(EXCERPT TO READ)
= = = = = = =

Question

Suppose y varies directly with x. If y = 6 when , find x when y = 15 .
5
-5
-1/5
1/5

Answer 1

@texaschic101

Answer 2

I do it a little bit different then most people....and this way only works on direct variation.
Oh...wait...what is x when y = 6 ?

Answer 3

yes

Answer 4

there is a number missing in your problem. What is x when y = 6 ?

Answer 5

Oh sorry -2

Answer 6

I set it up as a proportion.
6/-2 = 15/x -- (6 to -2 = 15 to x)
cross multiply
(6)(x) = (15)(-2)
6x = -30 -- divide both sides by 6
x = -5
so when y = 15, then x = -5

Answer 7

any questions ?

Answer 8

This is a new way to look at it :)

= = = = = = =

(RECORDED DATA)
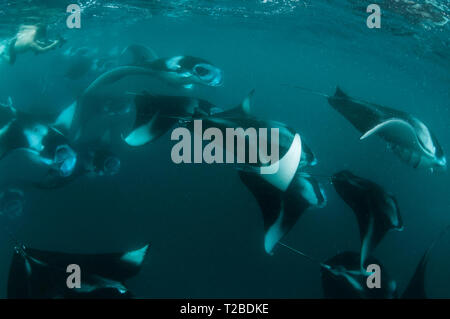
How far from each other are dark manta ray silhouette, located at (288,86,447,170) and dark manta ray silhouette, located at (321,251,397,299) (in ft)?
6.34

= = = = = = =

(REQUIREMENTS)
A – Please copy the part of the direct variation thread above that begins at the words "I do it a little" and ends after the words "problem. What is x when y = 6 ?".
B – In the direct variation thread, what value does the solver get for x when y = 15?
C – List every answer choice given under the question in the direct variation thread.

(WRITTEN ANSWERS)
A –
I do it a little bit different then most people....and this way only works on direct variation.
Oh...wait...what is x when y = 6 ?

Answer 3

yes

Answer 4

there is a number missing in your problem. What is x when y = 6 ?

B – x = -5

C – 5, -5, -1/5, 1/5